Still, he knew he was on borrowed time. His diagnosis came right before the holidays so he was deep into his first round of chemotherapy by the time Thanksgiving arrived. My dad still made all of his signature dishes, though the occasion felt strained. There was a certain realization that we were trying desperately to ignore. These holiday meals were my dad’s domain and the thought of this holiday season possibly being his final one was overwhelming.
Halfway through December, my dad decided to have a tamalada.
Some of my aunts and cousins had wanted to learn his recipe for tamales but this could only be learned by making them alongside him. There was no recipe. The consistency of the masa was the guide. It was measured by the scorched fragrance of the ancho chilis. There were no written directions that could properly explain how to spread and roll the cornhusk hojas.

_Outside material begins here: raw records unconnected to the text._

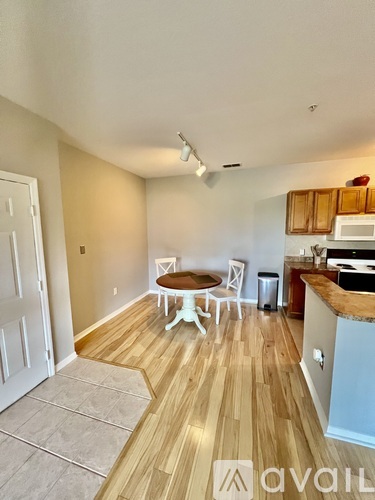 A kitchen with a table and chairs in the middle of the room.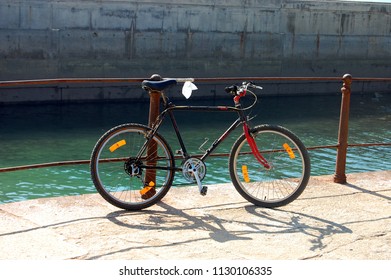 Bicycle Resting On A Railing On A Quay Pier In Foz Do Douro. Porto. Portugal. Europe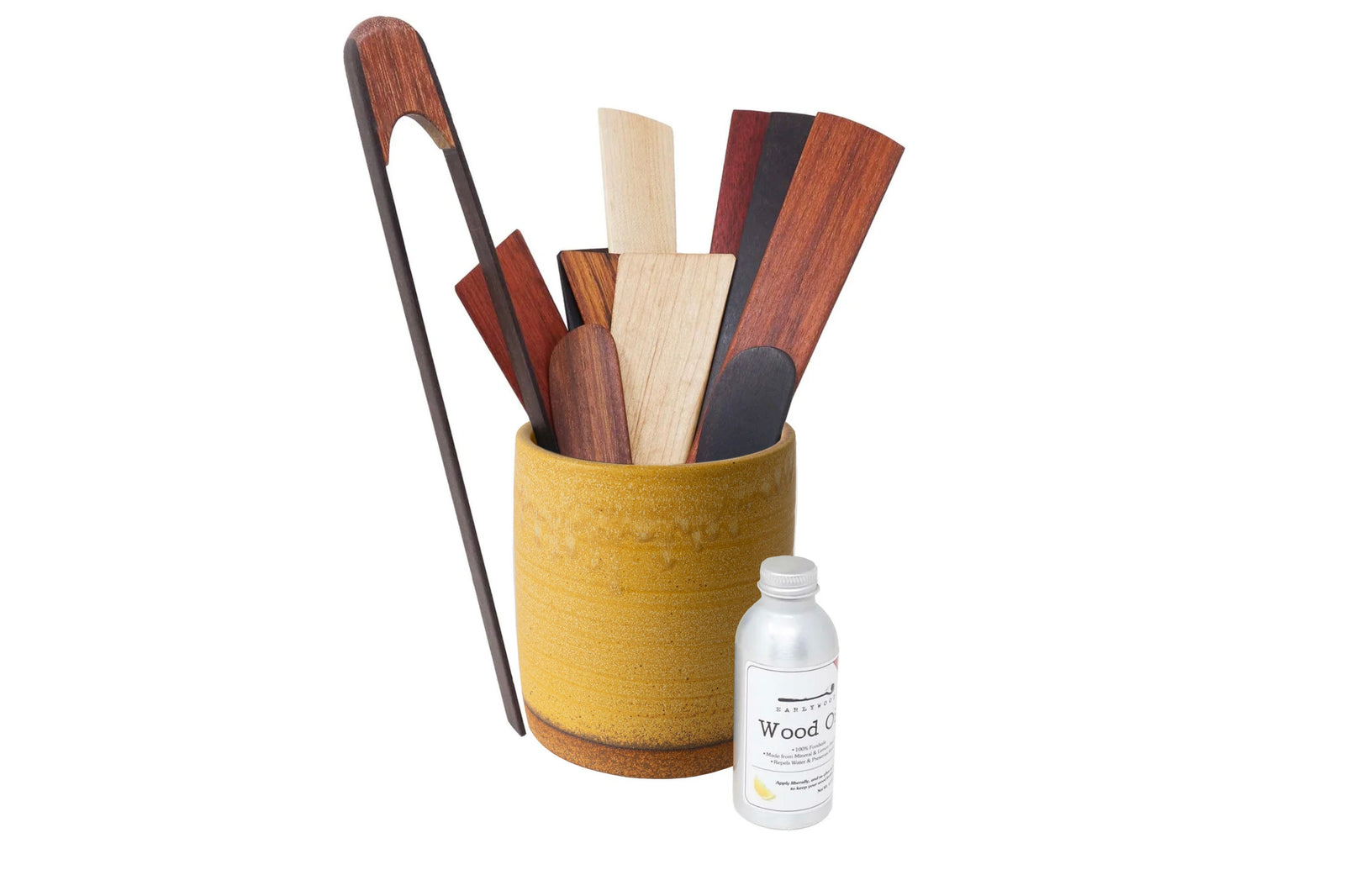 Set of wooden utensils in a teal holder with a bottle of wood care product on a white background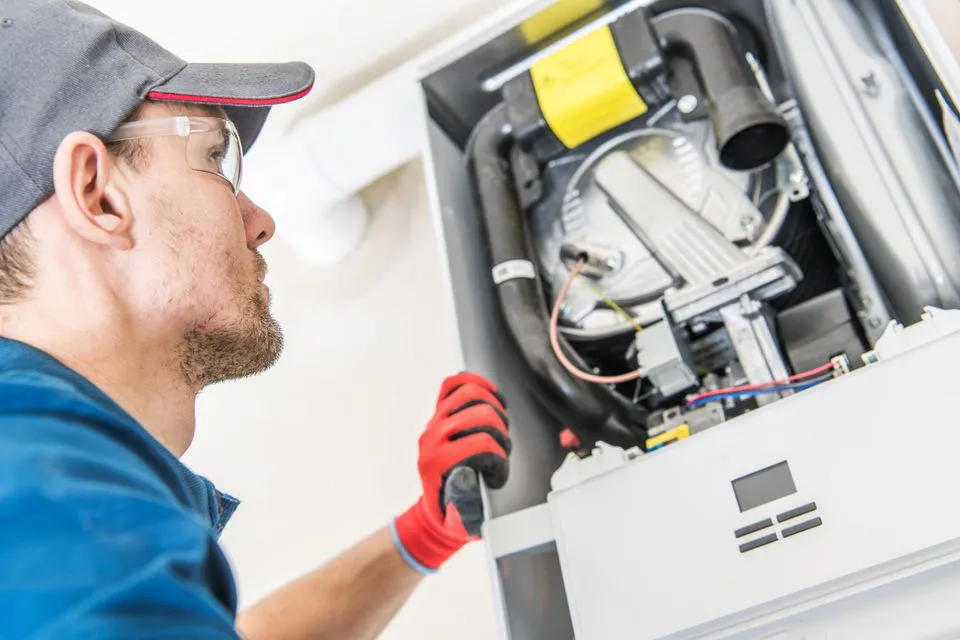 A technician from Enviro Heating & Air Conditioning, Inc. in Rohnert Park examines the interior of a heating unit.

So, in the house owned by my family since my grandfather’s father first purchased it, we held our tamalada.
I knew what my dad was doing. Watching him instruct his sisters in mixing masa and setting my younger cousin to single-handedly prepare multitudes of pan de polvo, I understood his intent. He was passing the knowledge on to those who would be around to use it the following years.
Anger was added to my mixture of grief and denial. I didn’t want this. These secrets were his and, as long as they stayed his, he’d have to stay here to pass them on another day. Sharing them with others felt like he was acknowledging that he wouldn’t be around; that there was a time limit that he was tied to. I didn’t want to admit that.
I had long ago learned these techniques from him. Years of making tamales alongside my dad as we talked and laughed had taught me.
Still, I wish I had paid more attention to his fast folding fingers. I wish I had been more present on the day of the tamalada instead of trying to swallow the bitter combination of my feelings.
My dad died in August of 2018. It devastated my family. I’m honestly surprised to be as functional as I am so soon after his death but I’m still utterly wounded by the loss. My dad was my best friend. He was my teacher. He was the keeper of my secrets, our family history and the recipes that filled our bellies during times both tragic and triumphant.
It hurts, but I finally see that last tamalada for what it was. Yes, it was an attempt to pass those techniques down to their new keepers, but it was something even more significant. It was my father’s attempt to give us final, beautiful memories that would keep us warmly wrapped in his love throughout the coming years. When we wouldn’t have him any longer, we’d have his memories.
When I look back at that last tamalada— past my anger, grief and denial— what I see is truly priceless.
I see my dad, watching his family create something that would live beyond him. I see him sitting, arms crossed with a tired yet satisfied smile on his face. In my memory, he’s smiling at me; his grin silently telling me, “Mija, it’s going to be okay.”
This year, we will gather in that same house that my great-grandfather bought. In the house my father spent his first and final days in, we will cook the chilis and mix the masa. We’ll shimmer the pork and roll the hojas. My family and I will tell stories about my dad as the tamales cook. We’ll laugh and cry and drink too much café con leche in my dad’s honor.
It’s never going to be the same, but it’ll be okay. My dad taught me that, too.